### Given passage
____________

2015-09-07

Below is an email I received from Leah Lakshmi Piepzna-Samarasinha, with news of her autobiographical poetry book, Dirty River – I just had to pass it on and spread the word.

If you’re not familiar with Leah and her work, she a radical tarot reader, social justice activist, performance artist  queer, disabled femme of colour based in the US. She does so much I can’t summarise it here, but you can read this brilliant interview, in which Leah explores and explains the intersections of her tarot, her experience and her activism. It’s incredible, as is she.

Anyway! Leah has a new volume of poetry out very soon. If radical queer POC poetry, social justice or just-freakin’-incredible autobiograpohical writing (or all three) are your bag, read on, pre-order, and get excited.

Oh, and you can join Leah’s mailing list here, and find out about her tarot services here.

____________

### Data extract
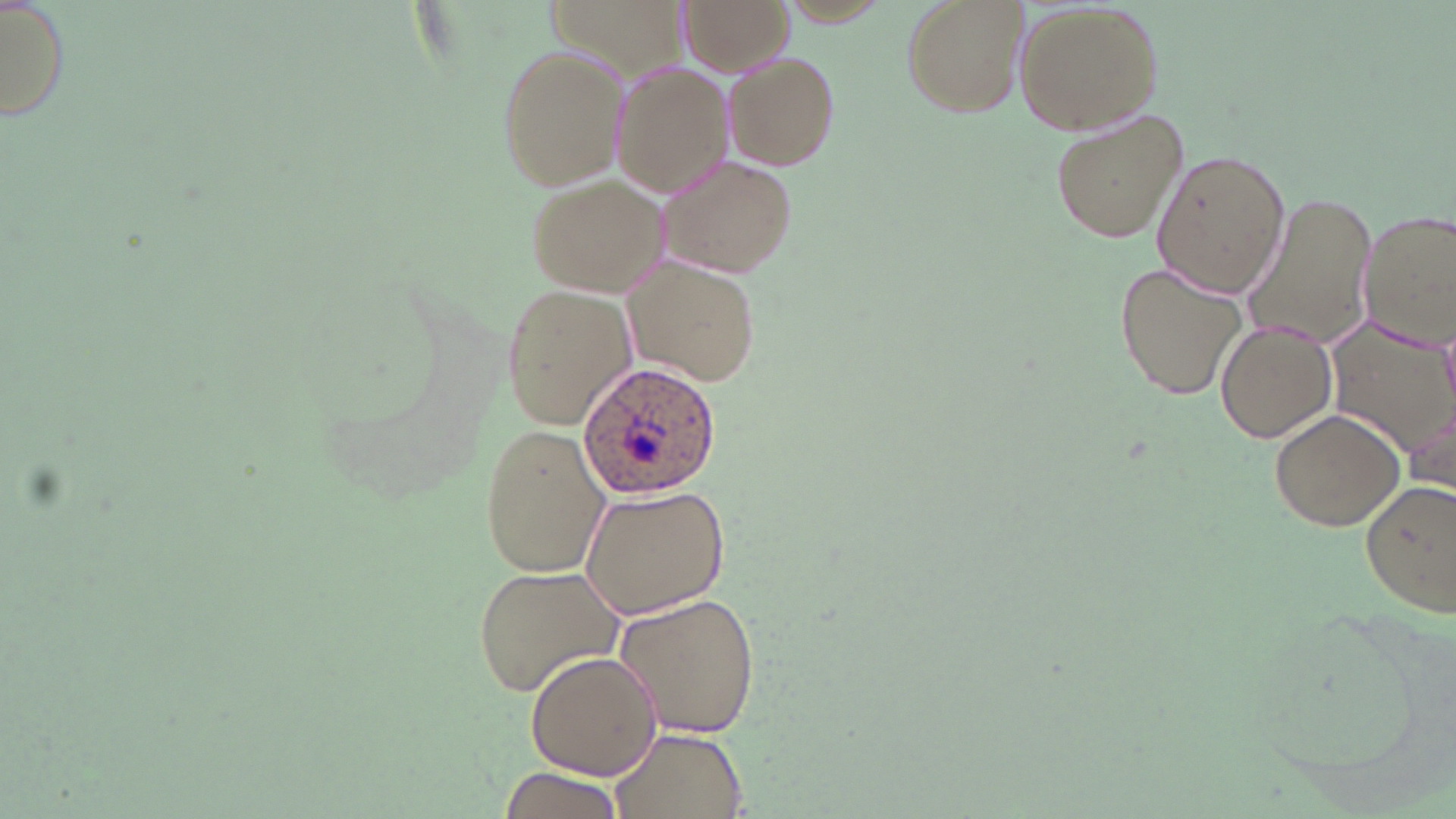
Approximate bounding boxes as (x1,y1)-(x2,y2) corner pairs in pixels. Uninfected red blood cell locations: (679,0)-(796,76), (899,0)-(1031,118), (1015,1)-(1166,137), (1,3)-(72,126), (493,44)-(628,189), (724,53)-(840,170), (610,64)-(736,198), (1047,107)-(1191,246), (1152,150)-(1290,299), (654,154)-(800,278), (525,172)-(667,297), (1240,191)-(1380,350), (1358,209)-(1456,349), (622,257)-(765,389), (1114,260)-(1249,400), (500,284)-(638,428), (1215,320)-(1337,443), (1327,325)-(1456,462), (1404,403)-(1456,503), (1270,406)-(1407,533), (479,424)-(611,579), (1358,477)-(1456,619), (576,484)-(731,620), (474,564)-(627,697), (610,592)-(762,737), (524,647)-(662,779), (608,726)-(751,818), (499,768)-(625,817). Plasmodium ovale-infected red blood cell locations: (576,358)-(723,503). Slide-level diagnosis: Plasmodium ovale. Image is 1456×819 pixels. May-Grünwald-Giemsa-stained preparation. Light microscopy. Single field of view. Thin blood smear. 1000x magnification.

____________

### Instructions
a. According to the blog post, what is the title of Leah Lakshmi Piepzna-Samarasinha's autobiographical poetry book?
b. Reproduce the stretch of the blog post from "Below is an" through "spread the word." word for word.

### Solutions below
a. Dirty River

b.
Below is an email I received from Leah Lakshmi Piepzna-Samarasinha, with news of her autobiographical poetry book, Dirty River – I just had to pass it on and spread the word.